“In theory, Jonas can be a Grand Tour contender himself. He also has a good time trial. But he needs time for his development. In that regard nothing is better than riding a Grand Tour with Steven and with Primoz, supporting them and also learning from them.”
These were the words of Jumbo–Visma sports director Grischa Niermann back when the team announced that Jonas Vingegaard would complete their Tour de France line-up in 2021. In hindsight, after the three weeks of racing we’ve watched, Niermann’s comments seem laughable. But he can’t be blamed for underestimating the talent of Vingegaard, it would be fair to say that much of the cycling community did the same.
The Danish rider is in his first ever Tour. His best result in a WorldTour level stage race is 2nd in Itzulia Basque Country earlier this season, to his teammate Primoz Roglic. At such a young age, and with very little experience, it was a fair assumption that Vingegaard would play the role of a strong domestique in the Tour de France, supporting his more accomplished colleagues. He was coming to the Tour de France to learn, but it’s become clear that this is a rider who can learn very quickly.
As a country without high mountains, it’s rare for riders like Vingegaard to come from Denmark — more commonly producing athletes with the talent for sprints or punchy classics. Vingegaard, though, was born to climb. At 60kg, he was made for the peaks, and is on track to give the Danes their best result in the Tour since Bjarne Riis won in 1996.
Jumbo–Visma came into the race with full ambitions to support Primoz Roglic to a GC win. After last year’s heartbreak when Pogacar snatched the yellow jersey on the penultimate stage, this year’s Tour was about vengeance. It was about redemption for Roglic. But plans were dashed when the Slovenian had multiple crashes in the early days of the race: he lost time to all his major competitors and fell rapidly down the GC.

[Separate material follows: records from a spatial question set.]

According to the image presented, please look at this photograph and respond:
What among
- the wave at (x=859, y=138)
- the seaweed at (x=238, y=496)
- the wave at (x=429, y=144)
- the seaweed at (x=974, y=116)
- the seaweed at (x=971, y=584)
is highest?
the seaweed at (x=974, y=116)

It looked like it would be Wout van Aert who could save the day for Jumbo, he was second in GC at this point and Sepp Kuss seemed to be on duty to help the Belgian. Vingegaard also crashed and had to chase back on alone, still not taken seriously as a strong contender for the overall. In press releases, the team made it clear that Vingegaard would not be their leader: “In the future we will set higher goals for Jonas in the Tour de France, but that will not be for this year,” they wrote. Roglic’s multiple injuries eventually led him to retire after Stage 8. This was the second blow to the Dutch outfit who’d already lost super-domestique Robert Gesink on Stage 3.
It took Vingegaard’s ride in the second alpine stage of the race to get his deserved recognition. He finished alongside Pogacar and catapulted himself to 4th in the GC, asserting himself as a true contender for the podium in Paris. Since then, Vingegaard has gone from strength to strength.
While his teammate, Van Aert, made headlines with his solo victory on the Ventoux stage, the young Danish prodigy moved up to third overall, even distancing the yellow jersey over the second summit of Ventoux, the only rider to have been able to do this in the Tour so far this year. He then made his way safely through the first stage of the Pyrenees, all of this was without the usual tactics we might expect to see from riders challenging the general classification. His teammate, Sep Kuss, for example, went for the Stage 15 win, on the toughest mountain finish of the race so far. It worked out in the end, but it was a risky strategy, if Vingegaard had a tough day and needed to be paced back to the group, he didn't have all his teammates around him.
It seems like it has taken Vingegaard’s outstanding performances in the latter stages of this year’s Tour for him to get the treatment of a GC leader. You can’t help but wonder: if he’d had the full support of his team from the start of this race, would he be any closer to Tadej Pogacar in Paris? He proved himself able to ride with the Slovenian in the mountains, and finished only 27 seconds behind him in the first ITT of the race.
“I started the Tour in the service of Primoz, but I had not dared to dream this,” Vingegaard said after yesterday’s brutal Pyrenean stage. Working part-time in a fish factory only a couple of years ago, it’s fair to say that no one could have imagined his meteoric rise to the top. In a sport where mental fortitude can often be as important as physical strength, his ability to handle the pressure of his first Tour de France, and the fearlessness he’s shown in his riding presents Vingegaard as a future yellow jersey winner.
He looks to have the ability to hold onto his second place on GC in tomorrow’s individual time trial. The Dane finished over one minute ahead of Carapaz in the first ITT of the race, and tomorrow's course is over a similar parcour.
Vingegaard’s success could well be classed as the most exciting story in the GC battle at this year’s Tour de France. Pogacar’s wins have been impressive, but after a few mountain stages we came to expect them. This 24-year-old from Denmark, though: he’s making his Tour debut, he came in purely as a helper, yet he’s overcome all obstacles to announce himself as one of the most promising riders of this generation.